Two types of prepayment of services are recommended. Health services required by most people, as a matter of course, will be contracted for with payment going from the individual or family directly to the organization that hires the clinical staff. The contract will specify how much is owed per month for covered services. Most people will purchase an insurance policy to cover unexpected, expensive health services, such as resulting from a devastating illness or injury. We recommend that in current dollars $10,000 or two inpatient days be the cutoff: the health services organization will cover up to $10,000 per illness or injury, while additional costs of services for unusual health problems will be paid for by the insurance company. Most customers will purchase contracts and insurance policies by paying a monthly fee for each.

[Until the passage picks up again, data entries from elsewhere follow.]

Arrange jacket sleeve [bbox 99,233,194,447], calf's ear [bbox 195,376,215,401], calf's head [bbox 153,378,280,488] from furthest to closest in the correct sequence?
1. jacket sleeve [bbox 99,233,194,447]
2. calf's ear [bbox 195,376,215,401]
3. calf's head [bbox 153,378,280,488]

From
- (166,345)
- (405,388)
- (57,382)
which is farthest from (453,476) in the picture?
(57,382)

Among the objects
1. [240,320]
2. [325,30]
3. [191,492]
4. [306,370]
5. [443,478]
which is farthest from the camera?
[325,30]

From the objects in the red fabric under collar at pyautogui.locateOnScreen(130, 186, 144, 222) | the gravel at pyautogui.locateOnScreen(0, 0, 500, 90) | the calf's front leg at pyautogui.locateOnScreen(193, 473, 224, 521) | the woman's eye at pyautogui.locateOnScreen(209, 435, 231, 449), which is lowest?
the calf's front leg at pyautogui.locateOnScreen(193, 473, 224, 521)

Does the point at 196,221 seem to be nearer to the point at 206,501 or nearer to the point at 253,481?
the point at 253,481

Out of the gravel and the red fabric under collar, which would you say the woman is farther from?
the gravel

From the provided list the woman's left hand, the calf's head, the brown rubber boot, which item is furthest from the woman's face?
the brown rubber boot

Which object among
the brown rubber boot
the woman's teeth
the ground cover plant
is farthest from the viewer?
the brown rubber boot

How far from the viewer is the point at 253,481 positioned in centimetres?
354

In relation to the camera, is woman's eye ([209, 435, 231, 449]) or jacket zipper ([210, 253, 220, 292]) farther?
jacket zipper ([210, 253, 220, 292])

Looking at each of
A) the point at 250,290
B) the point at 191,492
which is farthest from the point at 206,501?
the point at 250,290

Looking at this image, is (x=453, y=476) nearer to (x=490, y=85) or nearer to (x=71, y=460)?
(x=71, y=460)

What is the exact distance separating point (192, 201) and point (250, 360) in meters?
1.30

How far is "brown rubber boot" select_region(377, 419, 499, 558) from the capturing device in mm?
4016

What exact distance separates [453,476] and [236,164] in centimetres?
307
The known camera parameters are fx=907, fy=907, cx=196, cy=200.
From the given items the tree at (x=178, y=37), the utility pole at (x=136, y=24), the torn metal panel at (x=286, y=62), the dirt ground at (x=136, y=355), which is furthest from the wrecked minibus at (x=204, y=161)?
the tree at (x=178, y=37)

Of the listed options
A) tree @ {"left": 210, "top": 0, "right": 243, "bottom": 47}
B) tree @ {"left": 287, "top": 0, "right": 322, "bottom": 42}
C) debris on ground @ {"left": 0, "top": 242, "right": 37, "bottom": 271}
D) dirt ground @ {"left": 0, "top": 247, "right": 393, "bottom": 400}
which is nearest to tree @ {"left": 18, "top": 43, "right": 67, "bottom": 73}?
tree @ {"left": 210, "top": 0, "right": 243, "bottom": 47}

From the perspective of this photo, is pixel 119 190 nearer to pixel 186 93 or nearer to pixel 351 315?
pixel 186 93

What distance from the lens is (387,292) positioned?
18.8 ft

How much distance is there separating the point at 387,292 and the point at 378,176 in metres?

A government agency, probably the Center for Medicare and Medicaid Services (CMS), will be tasked with promoting competition within designated market areas and will authorize persons qualifying for government-funded health insurance to receive services from those health service organizations that become ISO-certified as having a quality management system. This agency also will monitor the catastrophic health insurance policies their clients purchase to ensure that risk pools are appropriately defined and the rights of their clients to needed services are guaranteed in the policies. Once the government begins paying their clients to obtain health services, Public Health Departments at state and local government levels will be charged with educating potential customers on how to shop for services and how to become a proactive customer. Educational programs and advertisements will be designed based on prior health services research findings as to how customers benefit most from participating in the decisions as to which services and when.

The transition from current forms of health delivery to this collaborative approach will evolve with time, starting from models of consumer-driven care now being explored. Increasingly, employers are setting up medical accounts for employees to draw upon to pay for medical services. When the account is drawn down, the employee pays out of their own pocket for any more services. On the provider side, medical groups are emerging that only accept "cash" and offer all needed medical services to their customers around the clock. By establishing a collaborative model on a trial basis in some medical groups, health services researchers will be able to determine whether our approach succeeds in promoting higher quality care at a lower cost. If we are correct, then more employees, and self-employed persons will hear of this type of care and become customers. Just as with HMOs, cheaper services of higher quality will gradually attract more customers, eventually coming to the attention of Congress and advocates who will lobby for extension of this approach to clients of CMS.